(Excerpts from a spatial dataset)
[Start]

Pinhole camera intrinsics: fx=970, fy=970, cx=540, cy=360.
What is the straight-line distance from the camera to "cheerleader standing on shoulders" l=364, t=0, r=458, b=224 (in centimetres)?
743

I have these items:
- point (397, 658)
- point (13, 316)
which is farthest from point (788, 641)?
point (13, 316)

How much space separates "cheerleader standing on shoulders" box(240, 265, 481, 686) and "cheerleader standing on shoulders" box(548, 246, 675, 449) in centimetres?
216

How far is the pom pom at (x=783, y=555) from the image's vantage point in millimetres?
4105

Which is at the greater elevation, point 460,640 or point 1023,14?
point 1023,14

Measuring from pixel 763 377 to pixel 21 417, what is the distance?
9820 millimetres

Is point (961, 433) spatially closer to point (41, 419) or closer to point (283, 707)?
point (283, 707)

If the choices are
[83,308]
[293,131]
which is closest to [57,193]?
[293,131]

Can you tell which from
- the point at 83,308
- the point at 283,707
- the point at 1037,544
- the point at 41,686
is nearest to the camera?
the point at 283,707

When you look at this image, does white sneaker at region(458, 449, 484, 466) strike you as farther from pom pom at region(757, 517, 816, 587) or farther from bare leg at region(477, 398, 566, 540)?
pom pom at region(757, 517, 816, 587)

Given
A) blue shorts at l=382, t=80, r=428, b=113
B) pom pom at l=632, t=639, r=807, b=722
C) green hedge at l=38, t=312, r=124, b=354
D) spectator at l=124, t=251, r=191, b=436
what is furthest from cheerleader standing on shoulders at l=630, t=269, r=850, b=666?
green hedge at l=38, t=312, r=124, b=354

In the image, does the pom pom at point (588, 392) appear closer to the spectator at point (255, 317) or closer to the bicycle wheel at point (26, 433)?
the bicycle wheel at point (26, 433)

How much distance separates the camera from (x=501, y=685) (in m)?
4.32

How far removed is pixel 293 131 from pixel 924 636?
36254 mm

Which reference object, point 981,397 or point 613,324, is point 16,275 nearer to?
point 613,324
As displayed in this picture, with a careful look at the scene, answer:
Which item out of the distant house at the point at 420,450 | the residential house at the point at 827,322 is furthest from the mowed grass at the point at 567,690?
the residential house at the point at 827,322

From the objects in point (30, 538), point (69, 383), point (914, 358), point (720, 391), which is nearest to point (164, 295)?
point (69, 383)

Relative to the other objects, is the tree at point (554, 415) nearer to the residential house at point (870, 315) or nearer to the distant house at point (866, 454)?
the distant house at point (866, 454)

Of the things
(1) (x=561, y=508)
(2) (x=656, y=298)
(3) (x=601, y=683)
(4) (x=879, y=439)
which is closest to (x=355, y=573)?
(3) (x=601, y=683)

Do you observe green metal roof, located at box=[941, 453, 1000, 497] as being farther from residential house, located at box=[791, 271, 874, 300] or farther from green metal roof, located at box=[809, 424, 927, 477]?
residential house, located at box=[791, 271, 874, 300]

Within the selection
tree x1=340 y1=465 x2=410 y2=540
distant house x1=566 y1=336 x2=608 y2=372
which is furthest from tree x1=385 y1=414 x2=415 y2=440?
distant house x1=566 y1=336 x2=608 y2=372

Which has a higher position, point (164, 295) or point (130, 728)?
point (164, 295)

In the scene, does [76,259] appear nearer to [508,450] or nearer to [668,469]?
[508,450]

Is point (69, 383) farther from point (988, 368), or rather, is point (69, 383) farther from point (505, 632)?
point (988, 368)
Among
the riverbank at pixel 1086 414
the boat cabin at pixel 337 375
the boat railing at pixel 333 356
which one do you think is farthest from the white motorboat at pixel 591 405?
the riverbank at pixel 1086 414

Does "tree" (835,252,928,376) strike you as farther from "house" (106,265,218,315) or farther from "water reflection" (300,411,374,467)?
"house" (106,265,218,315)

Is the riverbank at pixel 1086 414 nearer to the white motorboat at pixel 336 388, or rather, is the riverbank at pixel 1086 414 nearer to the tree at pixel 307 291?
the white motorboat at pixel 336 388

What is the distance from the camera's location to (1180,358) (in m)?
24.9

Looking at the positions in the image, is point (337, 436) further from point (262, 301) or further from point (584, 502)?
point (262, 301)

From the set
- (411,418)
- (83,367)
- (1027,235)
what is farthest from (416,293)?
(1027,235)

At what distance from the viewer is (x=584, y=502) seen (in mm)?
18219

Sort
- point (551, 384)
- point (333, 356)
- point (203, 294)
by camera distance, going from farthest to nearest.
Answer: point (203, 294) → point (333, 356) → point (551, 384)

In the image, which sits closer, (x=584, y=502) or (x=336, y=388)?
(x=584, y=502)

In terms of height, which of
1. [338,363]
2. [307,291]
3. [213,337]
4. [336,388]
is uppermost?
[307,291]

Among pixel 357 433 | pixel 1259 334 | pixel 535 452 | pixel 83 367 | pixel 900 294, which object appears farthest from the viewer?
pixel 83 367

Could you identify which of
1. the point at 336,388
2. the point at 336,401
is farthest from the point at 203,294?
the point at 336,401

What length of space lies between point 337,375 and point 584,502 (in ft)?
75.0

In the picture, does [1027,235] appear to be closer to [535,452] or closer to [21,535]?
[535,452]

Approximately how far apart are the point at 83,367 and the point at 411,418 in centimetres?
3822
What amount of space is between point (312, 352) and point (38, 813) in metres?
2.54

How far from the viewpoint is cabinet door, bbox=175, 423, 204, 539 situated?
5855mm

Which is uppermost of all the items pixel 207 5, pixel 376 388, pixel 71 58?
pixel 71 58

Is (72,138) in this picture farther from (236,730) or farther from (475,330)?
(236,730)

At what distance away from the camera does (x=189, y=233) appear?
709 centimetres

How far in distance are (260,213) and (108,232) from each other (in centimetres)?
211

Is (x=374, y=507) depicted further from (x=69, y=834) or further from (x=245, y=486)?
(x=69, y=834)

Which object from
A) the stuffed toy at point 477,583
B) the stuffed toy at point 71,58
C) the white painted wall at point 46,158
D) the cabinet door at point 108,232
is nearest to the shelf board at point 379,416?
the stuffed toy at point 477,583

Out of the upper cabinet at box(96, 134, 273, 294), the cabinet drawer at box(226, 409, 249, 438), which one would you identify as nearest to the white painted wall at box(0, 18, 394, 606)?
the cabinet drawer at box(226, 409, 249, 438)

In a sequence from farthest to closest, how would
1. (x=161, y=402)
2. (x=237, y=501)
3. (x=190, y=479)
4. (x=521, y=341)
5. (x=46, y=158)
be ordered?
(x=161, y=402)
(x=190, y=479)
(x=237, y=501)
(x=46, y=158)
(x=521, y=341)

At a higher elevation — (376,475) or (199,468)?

[End]

* Job
Copy every line of the data above without any changes.

* Correct response
Pinhole camera intrinsics: fx=970, fy=970, cx=540, cy=360.
What is the straight-line distance from the camera to "cheerleader standing on shoulders" l=364, t=0, r=458, b=224 (in centimetres)?
743

I have these items:
- point (397, 658)
- point (13, 316)
which is farthest from point (788, 641)?
point (13, 316)

How much space separates "cheerleader standing on shoulders" box(240, 265, 481, 686) and "cheerleader standing on shoulders" box(548, 246, 675, 449) in centimetres?
216

How far is the pom pom at (x=783, y=555) from the image's vantage point in millimetres?
4105

Which is at the greater elevation, point 460,640 or point 1023,14?
point 1023,14

Measuring from pixel 763 377 to pixel 21 417, what is the distance?
9820 millimetres

Is point (961, 433) spatially closer to point (41, 419) or closer to point (283, 707)?
point (283, 707)

If the choices are
[83,308]
[293,131]
which is closest to [57,193]?
[293,131]

Can you tell which from
- the point at 83,308
- the point at 283,707
- the point at 1037,544
- the point at 41,686
is nearest to the camera?
the point at 283,707

When you look at this image, does white sneaker at region(458, 449, 484, 466) strike you as farther from pom pom at region(757, 517, 816, 587) or farther from bare leg at region(477, 398, 566, 540)?
pom pom at region(757, 517, 816, 587)

Given
A) blue shorts at l=382, t=80, r=428, b=113
B) pom pom at l=632, t=639, r=807, b=722
C) green hedge at l=38, t=312, r=124, b=354
D) spectator at l=124, t=251, r=191, b=436
what is furthest from cheerleader standing on shoulders at l=630, t=269, r=850, b=666?
green hedge at l=38, t=312, r=124, b=354

In the image, does the pom pom at point (588, 392) appear closer to the spectator at point (255, 317) or closer to the bicycle wheel at point (26, 433)?
the bicycle wheel at point (26, 433)

How much distance separates the camera from (x=501, y=685) (in m)?
4.32

How far removed is pixel 293 131 from pixel 924 636?
36254 mm

Which reference object, point 981,397 or point 613,324, is point 16,275 nearer to?
point 613,324
As displayed in this picture, with a careful look at the scene, answer:
Which item out of the distant house at the point at 420,450 | the residential house at the point at 827,322 is furthest from the mowed grass at the point at 567,690?
the residential house at the point at 827,322

From the objects in point (30, 538), point (69, 383), point (914, 358), point (720, 391), which is nearest to point (164, 295)?
point (69, 383)

Relative to the other objects, is the tree at point (554, 415) nearer to the residential house at point (870, 315) or nearer to the distant house at point (866, 454)?
the distant house at point (866, 454)

Of the things
(1) (x=561, y=508)
(2) (x=656, y=298)
(3) (x=601, y=683)
(4) (x=879, y=439)
which is closest to (x=355, y=573)?
(3) (x=601, y=683)

Do you observe green metal roof, located at box=[941, 453, 1000, 497] as being farther from residential house, located at box=[791, 271, 874, 300] or farther from green metal roof, located at box=[809, 424, 927, 477]?
residential house, located at box=[791, 271, 874, 300]

Within the selection
tree x1=340 y1=465 x2=410 y2=540
distant house x1=566 y1=336 x2=608 y2=372
which is furthest from tree x1=385 y1=414 x2=415 y2=440?
distant house x1=566 y1=336 x2=608 y2=372

Which has a higher position, point (164, 295) or point (130, 728)?
point (164, 295)

In the scene, does [76,259] appear nearer to [508,450] or nearer to [668,469]?
[508,450]

Is point (69, 383) farther from point (988, 368), or rather, is point (69, 383) farther from point (505, 632)?
point (988, 368)
Among
the riverbank at pixel 1086 414
the boat cabin at pixel 337 375
the boat railing at pixel 333 356
which one do you think is farthest from the white motorboat at pixel 591 405?
the riverbank at pixel 1086 414

Does "tree" (835,252,928,376) strike you as farther from "house" (106,265,218,315) or farther from "water reflection" (300,411,374,467)?
"house" (106,265,218,315)

Is the riverbank at pixel 1086 414 nearer to the white motorboat at pixel 336 388, or rather, is the riverbank at pixel 1086 414 nearer to the tree at pixel 307 291?
the white motorboat at pixel 336 388

What is the distance from the camera's location to (1180,358) (in m)?
24.9

Looking at the positions in the image, is point (337, 436) further from point (262, 301) or further from point (584, 502)?
point (262, 301)

From the set
- (411,418)
- (83,367)
- (1027,235)
what is farthest from (416,293)?
(1027,235)

At what distance from the viewer is (x=584, y=502) seen (in mm)?
18219

Sort
- point (551, 384)
- point (333, 356)
- point (203, 294)
by camera distance, going from farthest to nearest.
Answer: point (203, 294) → point (333, 356) → point (551, 384)

In the image, which sits closer, (x=584, y=502) or (x=336, y=388)?
(x=584, y=502)

In terms of height, which of
1. [338,363]
2. [307,291]
3. [213,337]
4. [336,388]
is uppermost?
[307,291]

Among pixel 357 433 | pixel 1259 334 | pixel 535 452 | pixel 83 367 | pixel 900 294, which object appears farthest from the viewer?
pixel 83 367

Could you identify which of
1. the point at 336,388
2. the point at 336,401
is farthest from the point at 203,294?
the point at 336,401

What length of space lies between point 337,375 and point 584,502 (in ft)?
75.0

In the picture, does [1027,235] appear to be closer to [535,452] or closer to [21,535]?
[535,452]

Approximately how far apart are the point at 83,367 and the point at 411,418 in centimetres?
3822
What amount of space is between point (312, 352) and point (38, 813) in metres?
2.54

How far from the viewpoint is cabinet door, bbox=175, 423, 204, 539 situated?
5855mm

Which is uppermost of all the items pixel 207 5, pixel 376 388, pixel 71 58?
pixel 71 58

Is (72,138) in this picture farther from (236,730) or farther from (475,330)?
(236,730)

At what distance away from the camera does (x=189, y=233) appear?
709 centimetres

How far in distance are (260,213) and (108,232) from each other (in centimetres)?
211

Is (x=374, y=507) depicted further from (x=69, y=834) or further from (x=245, y=486)?
(x=69, y=834)

Which object from
A) the stuffed toy at point 477,583
B) the stuffed toy at point 71,58
C) the white painted wall at point 46,158
D) the cabinet door at point 108,232
is nearest to the shelf board at point 379,416?
the stuffed toy at point 477,583

Out of the upper cabinet at box(96, 134, 273, 294), the cabinet drawer at box(226, 409, 249, 438), which one would you identify as nearest to the white painted wall at box(0, 18, 394, 606)?
the cabinet drawer at box(226, 409, 249, 438)

In a sequence from farthest to closest, how would
1. (x=161, y=402)
2. (x=237, y=501)
3. (x=190, y=479)
4. (x=521, y=341)
5. (x=46, y=158)
be ordered?
(x=161, y=402)
(x=190, y=479)
(x=237, y=501)
(x=46, y=158)
(x=521, y=341)

At a higher elevation — (376,475) or (199,468)?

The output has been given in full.